# Entries supplied
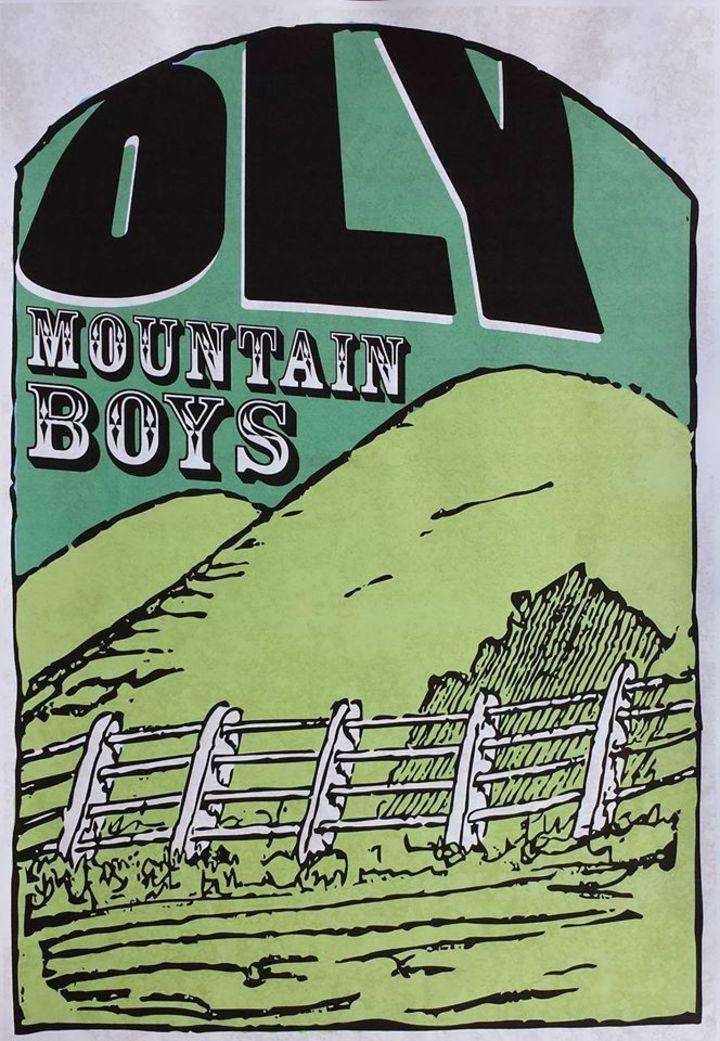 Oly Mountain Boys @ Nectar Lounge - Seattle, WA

==

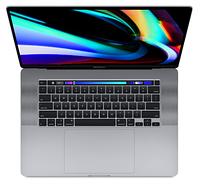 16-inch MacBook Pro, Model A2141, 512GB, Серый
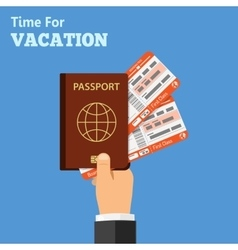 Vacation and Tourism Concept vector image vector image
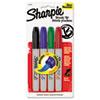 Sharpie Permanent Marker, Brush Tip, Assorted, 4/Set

# Requirement
Above are entries with pictures among them. Write out exactly the lines from the one containing "Vacation and Tourism" through the one containing "Sharpie Permanent Marker, Brush", ends included, and leave those pictures out.

# Expected answer
 Vacation and Tourism Concept vector image vector image
 Sharpie Permanent Marker, Brush Tip, Assorted, 4/Set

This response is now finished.